V. Surgery: Surgery may be considered as a last resort for patients with CARP refractory to all medical therapy. The procedure of choice is an end ileostomy, with or without pouch excision. This should be reserved for patients with ongoing symptoms significantly impacting on QOL as stoma complication rates can be as high as 35–40% (110). Furthermore, the decision to remove the pouch or leave it in situ includes balancing a 35–40% of pouch stump sinus with pouch excision vs. a 50–60% of diversion pouchitis and other complications including pouch stricture dysplasia (110).
Figure 3. Algorithm for managing pouchitis. PDAI, Pouchitis Disease Activity Index; PSC, primary sclerosing cholangitis; NSAIDs, non-steroidal anti-inflammatory drugs; CARP, chronic antibiotic-refractory pouchitis.
Cuffitis is defined as residual inflammation of the rectal cuff which will appear on pouchoscopy as 360° circumferential inflammation of the rectal cuff with histological findings consistent with UC proctitis. Patients are at a higher risk if there is a long-retained cuff > 2 cm. The treatment of cuffitis is similar to that of proctitis, starting with topical therapy with 5ASAs, corticosteroids, and escalating treatment to oral 5ASAs, immunomodulators, and eventually biological agents. As with proctitis, refractory cases can be treated with tacrolimus suppositories (111). Importantly, medically refractory cuffitis should raise suspicion for CD-associated cuffitis or pericuff fistula, sinus, or abscess. This can be further investigated with a pelvic MRI, contrast pouchogram, and examination under anesthesia. Furthermore, a foreign body, such as a retained suture in the anterior wall of the cuff, can cause local ulceration with significant urgency not responding to topical treatment. Diagnosis can be made on pouchoscopy with local ulceration at 3–5 o'clock with an underlying foreign body; treatment is surgical. Finally, idiopathic medically refractory cuffitis can be treated surgically. Redo IPAA is possible if there is a long-retained cuff. Another surgical treatment is cuff mucosectomy and pouch advancement (112).

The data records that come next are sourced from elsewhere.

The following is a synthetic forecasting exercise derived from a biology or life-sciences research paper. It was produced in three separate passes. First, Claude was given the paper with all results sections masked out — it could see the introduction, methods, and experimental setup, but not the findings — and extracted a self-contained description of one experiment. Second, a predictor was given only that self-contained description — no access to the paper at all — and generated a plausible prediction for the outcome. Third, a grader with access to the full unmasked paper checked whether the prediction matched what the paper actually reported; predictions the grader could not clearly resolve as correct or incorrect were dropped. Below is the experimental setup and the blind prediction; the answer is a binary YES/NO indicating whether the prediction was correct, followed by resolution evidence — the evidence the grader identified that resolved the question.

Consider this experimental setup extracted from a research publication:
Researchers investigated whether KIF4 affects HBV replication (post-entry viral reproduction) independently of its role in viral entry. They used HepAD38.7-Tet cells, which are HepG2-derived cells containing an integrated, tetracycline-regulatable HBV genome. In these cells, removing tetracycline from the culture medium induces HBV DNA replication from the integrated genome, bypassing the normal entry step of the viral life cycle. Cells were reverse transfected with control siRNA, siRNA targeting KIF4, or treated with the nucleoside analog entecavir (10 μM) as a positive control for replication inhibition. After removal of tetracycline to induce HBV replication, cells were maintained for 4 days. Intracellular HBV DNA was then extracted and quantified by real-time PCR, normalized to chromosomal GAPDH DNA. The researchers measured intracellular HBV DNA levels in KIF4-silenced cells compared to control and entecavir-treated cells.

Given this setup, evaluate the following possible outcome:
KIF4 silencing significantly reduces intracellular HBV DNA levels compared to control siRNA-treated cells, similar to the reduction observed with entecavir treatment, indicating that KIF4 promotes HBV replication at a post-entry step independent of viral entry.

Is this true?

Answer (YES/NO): NO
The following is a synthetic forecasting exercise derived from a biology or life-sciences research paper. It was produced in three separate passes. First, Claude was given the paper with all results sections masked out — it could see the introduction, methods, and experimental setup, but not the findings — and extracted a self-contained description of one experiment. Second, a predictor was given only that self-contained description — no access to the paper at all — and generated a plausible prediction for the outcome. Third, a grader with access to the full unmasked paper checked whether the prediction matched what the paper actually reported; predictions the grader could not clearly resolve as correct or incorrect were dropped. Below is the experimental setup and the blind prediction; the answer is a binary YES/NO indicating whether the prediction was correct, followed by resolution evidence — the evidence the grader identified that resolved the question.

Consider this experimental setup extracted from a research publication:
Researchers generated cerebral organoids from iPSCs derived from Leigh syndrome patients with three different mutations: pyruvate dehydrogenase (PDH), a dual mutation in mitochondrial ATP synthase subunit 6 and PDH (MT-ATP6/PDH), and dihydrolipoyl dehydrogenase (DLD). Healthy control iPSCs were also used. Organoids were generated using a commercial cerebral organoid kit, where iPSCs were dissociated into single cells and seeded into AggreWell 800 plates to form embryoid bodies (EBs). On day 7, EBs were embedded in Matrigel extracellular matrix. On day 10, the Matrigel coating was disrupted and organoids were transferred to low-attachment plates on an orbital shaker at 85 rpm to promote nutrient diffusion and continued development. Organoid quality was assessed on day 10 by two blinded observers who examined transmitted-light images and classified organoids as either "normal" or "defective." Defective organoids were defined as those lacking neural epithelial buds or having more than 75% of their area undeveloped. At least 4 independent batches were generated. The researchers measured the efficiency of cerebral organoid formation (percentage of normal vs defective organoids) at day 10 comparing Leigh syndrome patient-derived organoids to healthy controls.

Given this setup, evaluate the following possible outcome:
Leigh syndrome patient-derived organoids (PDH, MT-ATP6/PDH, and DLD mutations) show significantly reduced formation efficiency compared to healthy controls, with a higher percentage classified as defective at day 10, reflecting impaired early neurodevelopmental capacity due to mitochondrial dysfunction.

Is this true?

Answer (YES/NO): NO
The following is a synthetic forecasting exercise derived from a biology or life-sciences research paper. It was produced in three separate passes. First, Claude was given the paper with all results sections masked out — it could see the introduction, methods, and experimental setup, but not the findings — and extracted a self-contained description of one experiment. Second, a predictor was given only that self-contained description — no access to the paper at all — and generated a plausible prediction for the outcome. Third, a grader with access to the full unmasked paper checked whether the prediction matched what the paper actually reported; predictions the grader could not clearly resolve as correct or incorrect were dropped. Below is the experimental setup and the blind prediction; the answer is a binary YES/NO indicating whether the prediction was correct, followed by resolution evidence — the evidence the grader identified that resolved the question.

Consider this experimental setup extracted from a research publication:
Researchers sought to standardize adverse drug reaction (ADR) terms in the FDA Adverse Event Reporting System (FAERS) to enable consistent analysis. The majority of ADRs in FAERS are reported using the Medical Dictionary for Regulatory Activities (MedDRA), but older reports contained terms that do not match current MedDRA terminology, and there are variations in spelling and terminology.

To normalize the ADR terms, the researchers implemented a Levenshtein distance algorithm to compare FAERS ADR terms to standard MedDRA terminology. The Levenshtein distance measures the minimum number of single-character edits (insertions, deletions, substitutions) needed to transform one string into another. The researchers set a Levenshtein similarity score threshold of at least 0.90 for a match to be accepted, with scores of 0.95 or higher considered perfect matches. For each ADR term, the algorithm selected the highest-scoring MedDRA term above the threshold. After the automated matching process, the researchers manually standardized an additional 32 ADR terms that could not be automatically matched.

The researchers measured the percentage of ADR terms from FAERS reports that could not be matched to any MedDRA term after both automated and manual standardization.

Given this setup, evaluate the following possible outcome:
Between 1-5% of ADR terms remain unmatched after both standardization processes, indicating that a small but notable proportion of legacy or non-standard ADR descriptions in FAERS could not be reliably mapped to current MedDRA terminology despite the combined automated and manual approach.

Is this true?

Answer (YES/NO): NO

Crohn's Disease of the Pouch
At present, there are no guidelines on the best treatment approach for patients who develop CD of the pouch, and the risk of pouch failure with diversion or excision remains high at 17–57% depending on the series (55). The efficacy of various treatments are discussed comprehensively by Lightner et al., concluding that different treatment regimens may be effective based on phenotypic stratification, with fistulizing disease requiring the most aggressive treatment (55). Debilitating CD of the pouch refractory to all medical therapy should be discussed in a multidisciplinary team at a high volume center, as it may need surgical intervention in the form of permeant diversion or pouch excision. These procedures are associated with higher risks of complications and can be as challenging as IPAA surgery. The complication rate of permanent diversion or secondary ileostomy is 35–40% in addition to the risk of diversion pouchitis and pouch strictures (50–60%) precluding dysplasia surveillance. Pouch excision, on the other hand, is not without risks with a reported 35–40% risk of pouch stump sinus. Therefore, surgery should be reserved to CD patients failing all other treatment options (113).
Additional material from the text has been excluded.